DATA FOR THE TASK:
**********

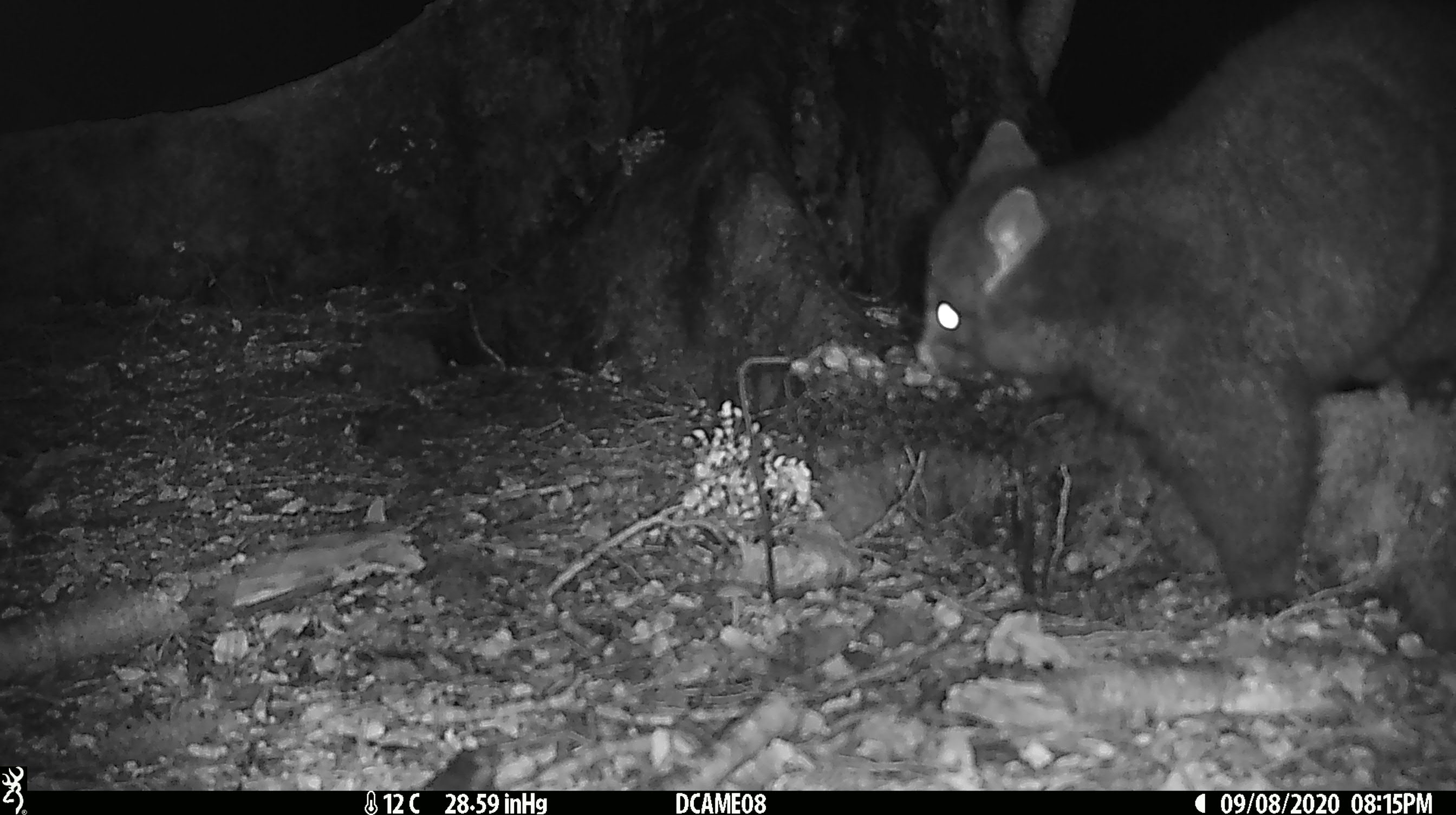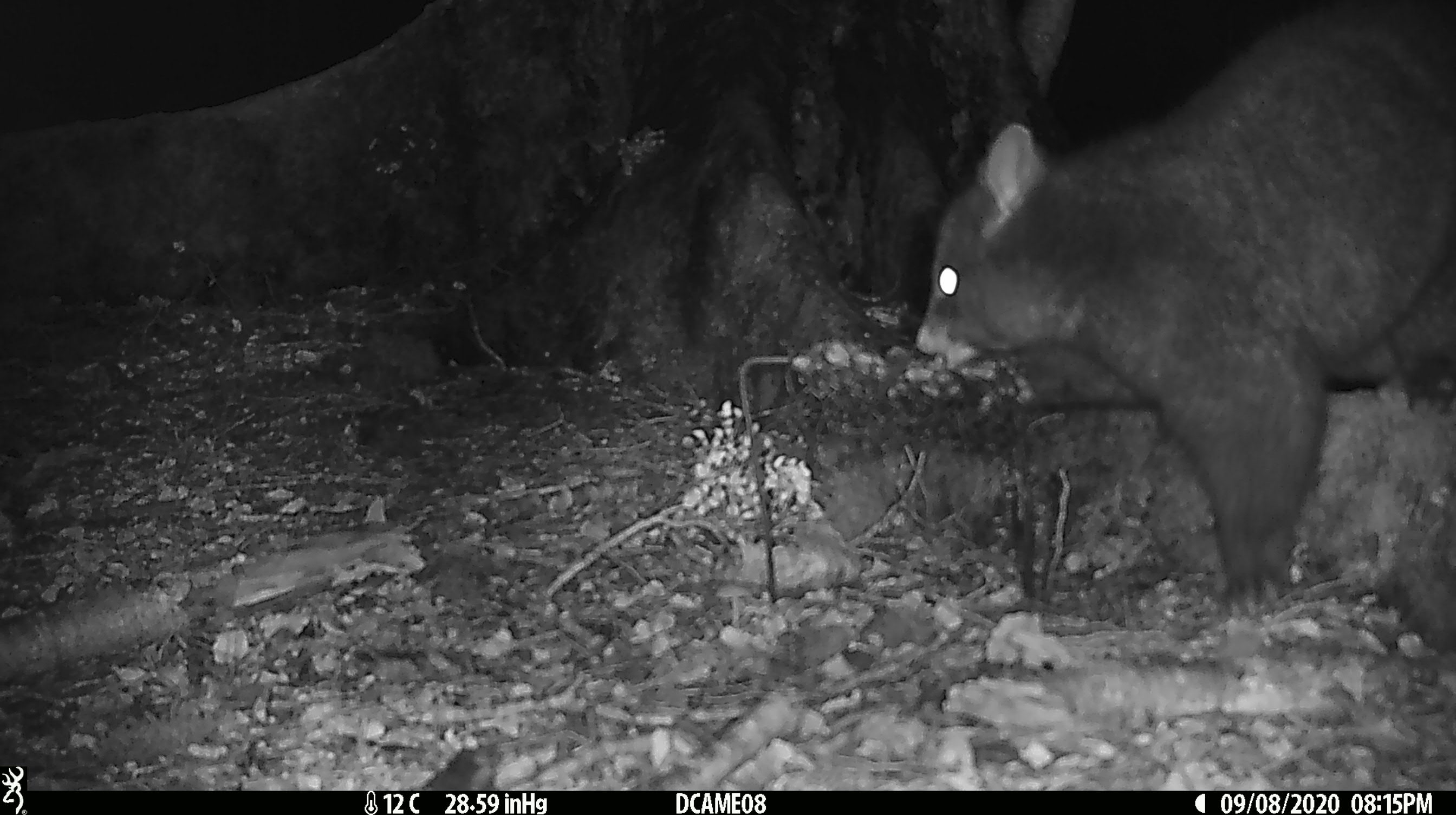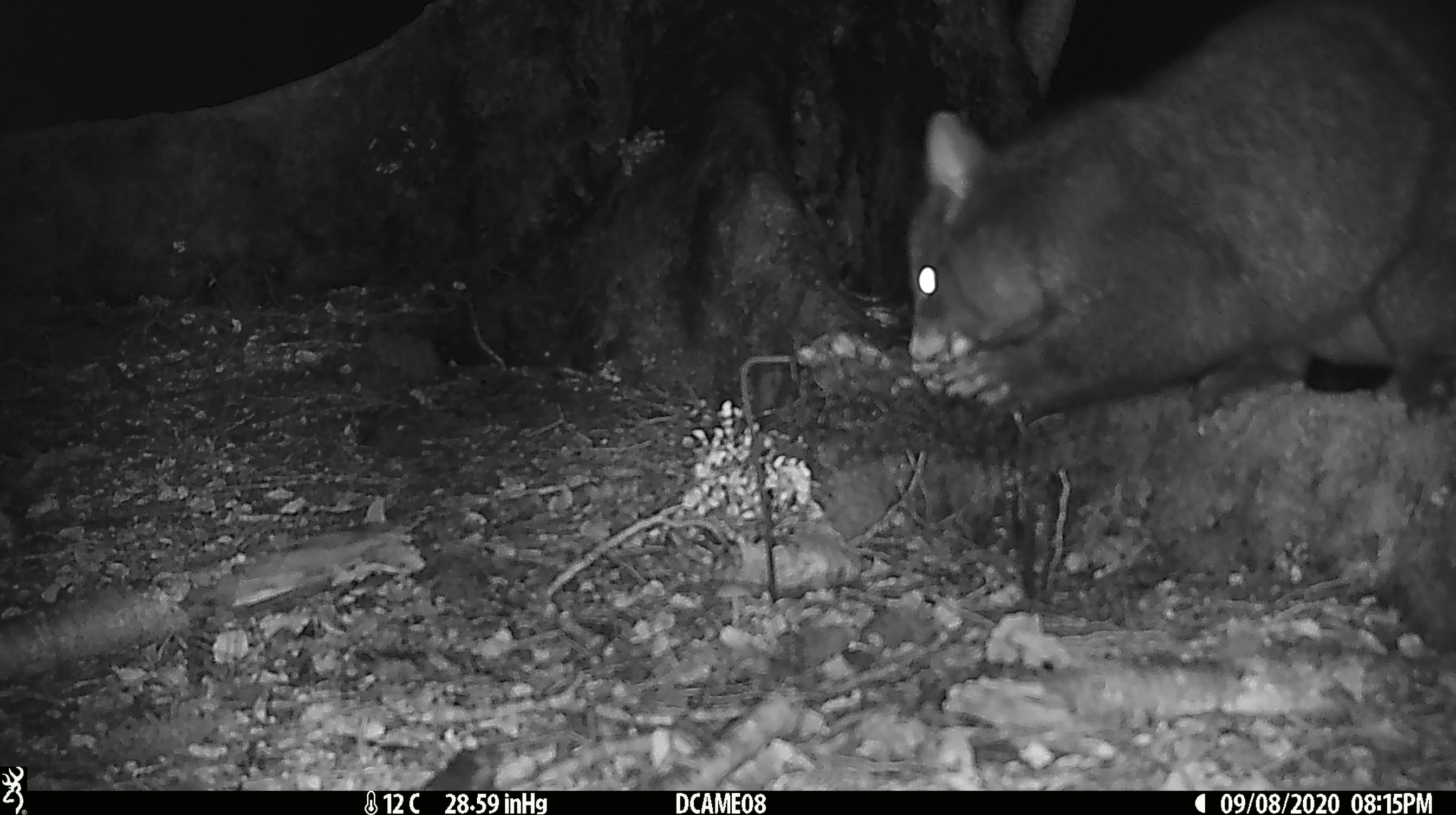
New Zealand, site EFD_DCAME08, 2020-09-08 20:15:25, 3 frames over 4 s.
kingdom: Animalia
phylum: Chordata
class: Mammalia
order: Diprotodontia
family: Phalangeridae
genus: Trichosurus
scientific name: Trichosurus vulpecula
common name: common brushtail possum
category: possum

**********

ABOUT THIS EXERCISE: Please copy the data above exactly, omitting the pictures.

EXERCISE SOLUTION:
New Zealand, site EFD_DCAME08, 2020-09-08 20:15:25, 3 frames over 4 s.
kingdom: Animalia
phylum: Chordata
class: Mammalia
order: Diprotodontia
family: Phalangeridae
genus: Trichosurus
scientific name: Trichosurus vulpecula
common name: common brushtail possum
category: possum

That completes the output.